I developed, over the course of spring, a ridiculously reliable system of dry hatching chickens that yielded some pretty impressive hatch rates for first time poultry doulas like us.
And then, without warning, the weather got hot and the humidity – even here, at the top of our little mountain – came crashing down on us like a thousand angry fists. Our fourth clutch of birds was the most traumatic. They wound up being sticky.
Heat and humidity are the two main variables that must combine to create conditions in which a fertile egg can become a real chicken, and for that real chicken to successfully hatch. When the humidity is too high, the membrane inside the egg becomes sticky, and the hatching process can be pretty harrowing, as the chick gets, essentially, glued into its vessel and suffocates if not assisted.
And you can’t help a chick hatch for at least 24 hours after it pecks that first exploratory hole in its egg. That 24 hours, from pip to pop, as it were, are critical for allowing the almost-poultry to absorb the last of the nutrients and blood vessels that have sustained it for the past 21 days, during what basically amounts to freaking magic – the metamorphosis of an egg from breakfast to tiny, heartbreaking ball of floof and noise.

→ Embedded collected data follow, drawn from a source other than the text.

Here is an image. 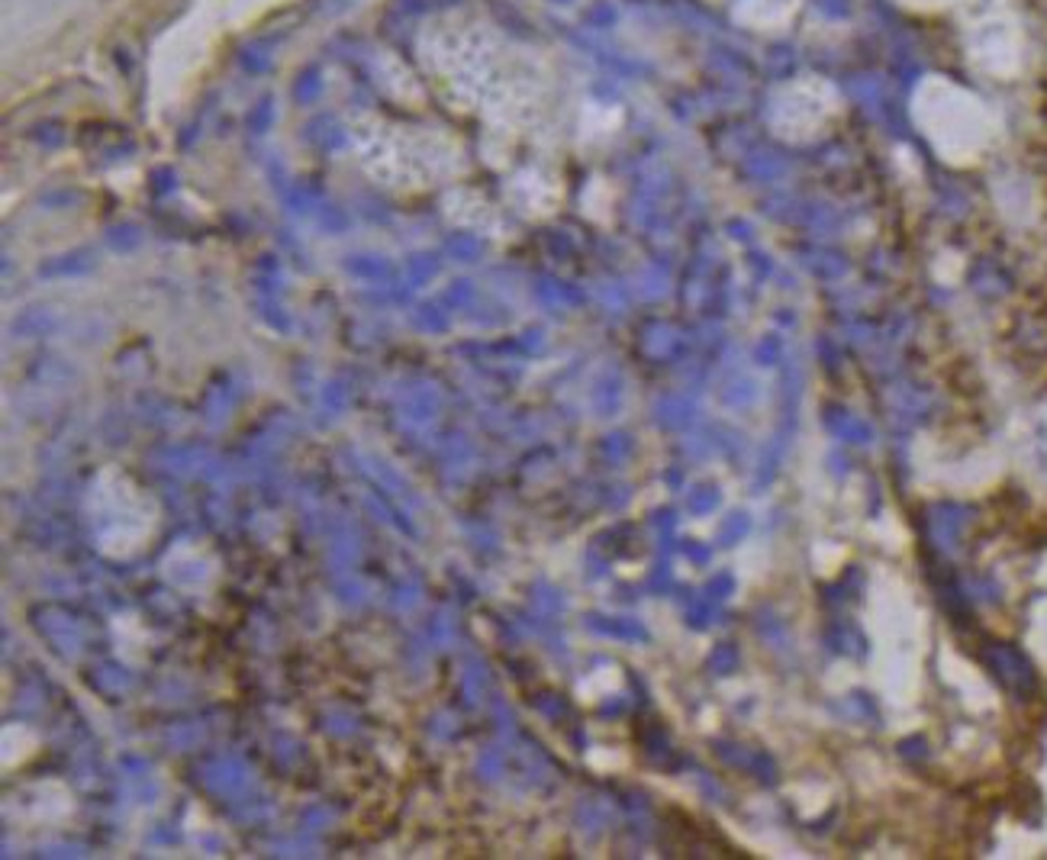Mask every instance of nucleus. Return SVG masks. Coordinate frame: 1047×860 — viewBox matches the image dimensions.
<instances>
[{
  "mask_svg": "<svg viewBox=\"0 0 1047 860\" xmlns=\"http://www.w3.org/2000/svg\"><path fill=\"white\" fill-rule=\"evenodd\" d=\"M268 65H271V55H268L265 49H261V46H249V49L242 52V68L249 71V75H261V71H265Z\"/></svg>",
  "mask_w": 1047,
  "mask_h": 860,
  "instance_id": "nucleus-3",
  "label": "nucleus"
},
{
  "mask_svg": "<svg viewBox=\"0 0 1047 860\" xmlns=\"http://www.w3.org/2000/svg\"><path fill=\"white\" fill-rule=\"evenodd\" d=\"M319 91H323V71H319V65H307L297 75V84H294V97L300 100V104H307V100H316Z\"/></svg>",
  "mask_w": 1047,
  "mask_h": 860,
  "instance_id": "nucleus-2",
  "label": "nucleus"
},
{
  "mask_svg": "<svg viewBox=\"0 0 1047 860\" xmlns=\"http://www.w3.org/2000/svg\"><path fill=\"white\" fill-rule=\"evenodd\" d=\"M36 748H39L36 732H29V728H23V725L4 728V767H7V770H10V767H20Z\"/></svg>",
  "mask_w": 1047,
  "mask_h": 860,
  "instance_id": "nucleus-1",
  "label": "nucleus"
}]
</instances>
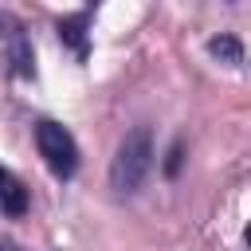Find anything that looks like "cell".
Returning a JSON list of instances; mask_svg holds the SVG:
<instances>
[{
	"instance_id": "277c9868",
	"label": "cell",
	"mask_w": 251,
	"mask_h": 251,
	"mask_svg": "<svg viewBox=\"0 0 251 251\" xmlns=\"http://www.w3.org/2000/svg\"><path fill=\"white\" fill-rule=\"evenodd\" d=\"M208 51H212L216 59H224V63H239V59H243L239 39H231V35H216V39L208 43Z\"/></svg>"
},
{
	"instance_id": "8992f818",
	"label": "cell",
	"mask_w": 251,
	"mask_h": 251,
	"mask_svg": "<svg viewBox=\"0 0 251 251\" xmlns=\"http://www.w3.org/2000/svg\"><path fill=\"white\" fill-rule=\"evenodd\" d=\"M243 239H247V247H251V224H247V235H243Z\"/></svg>"
},
{
	"instance_id": "5b68a950",
	"label": "cell",
	"mask_w": 251,
	"mask_h": 251,
	"mask_svg": "<svg viewBox=\"0 0 251 251\" xmlns=\"http://www.w3.org/2000/svg\"><path fill=\"white\" fill-rule=\"evenodd\" d=\"M0 251H20V247H16L12 239H0Z\"/></svg>"
},
{
	"instance_id": "6da1fadb",
	"label": "cell",
	"mask_w": 251,
	"mask_h": 251,
	"mask_svg": "<svg viewBox=\"0 0 251 251\" xmlns=\"http://www.w3.org/2000/svg\"><path fill=\"white\" fill-rule=\"evenodd\" d=\"M149 169H153V133L137 126L118 141V153L110 161V188L118 196H133L145 184Z\"/></svg>"
},
{
	"instance_id": "7a4b0ae2",
	"label": "cell",
	"mask_w": 251,
	"mask_h": 251,
	"mask_svg": "<svg viewBox=\"0 0 251 251\" xmlns=\"http://www.w3.org/2000/svg\"><path fill=\"white\" fill-rule=\"evenodd\" d=\"M35 145H39V157H43V165L55 173V176H75V169H78V145H75V137L59 126V122H51V118H43V122H35Z\"/></svg>"
},
{
	"instance_id": "3957f363",
	"label": "cell",
	"mask_w": 251,
	"mask_h": 251,
	"mask_svg": "<svg viewBox=\"0 0 251 251\" xmlns=\"http://www.w3.org/2000/svg\"><path fill=\"white\" fill-rule=\"evenodd\" d=\"M27 212V188L20 176L0 169V216H24Z\"/></svg>"
}]
</instances>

It was heartbreaking, last month, as many of our precious Brahmas wound up trapped and snuffed out inside their eggs because my dry-hatching system wasn’t dry enough for the dog days of summer and I, in my arrogance, had forgotten to consult the weather before setting them.
My daughters and I have had many heavy philosophical conversations over the past month or so, and I’ve watched them grow so much through the heartbreak of being unable to save the life of a chicken they’d unwisely loved before it was even really a chicken at all. We still wound up with lots of birds, but there were some casualties that should not have happened and it was hard, for them, to confront such harsh existential realities. This summer, my kids have gone from innocent and naive to the cutest little eight-year-old form of hardened baby gangsters.
And I have been humbled, as a mother, in stepping back from the creeping anxiety that underlies every moment of motherhood for me to examine my own authority over fate with my sticky chicks. Or terrible lack thereof.
Like these tiny lives we’ve done our best to husband with respect and care, I’ve been reminded over the course of this summer that, at the end of the day, there’s precious little I can actually do to ensure that my kids become healthy, functional adults.
Sometimes, no matter how good your intentions, you mess up, and your kid winds up stuck, and there’s very little you can do about it. And, like my daughters, I hope to grow through the heartaches of seeing these girls through to adulthood.
So often these days, moms strive for a flourishing child, sacrificing themselves throughout that childhood to the point that, once child becomes adult, either flourishing or struggling (or, more likely, something in between), they barely know who they are anymore outside the role of Whomever’s Mother.
I’m thankful for my home. I’m so blessed to park my car in the woods at night, instead of downtown, and I’m reminded every morning as my chickens rush from the coop and out to the chicknic tables of feed in our yard, that you cannot always help a chick to hatch. But I you can crouch beside the incubator as it tries, cheering it on and hoping with all your heart to see it crash out of the shell, and dry off, and start cheeping and scratching and battling its siblings for a spot somewhere near the top of the pecking order.
Another unfortunate fact of life over which I have less than zero control.
Sibling warfare, it would appear, is yet another clear and timeless parallel between the worlds of poultry and human childhood.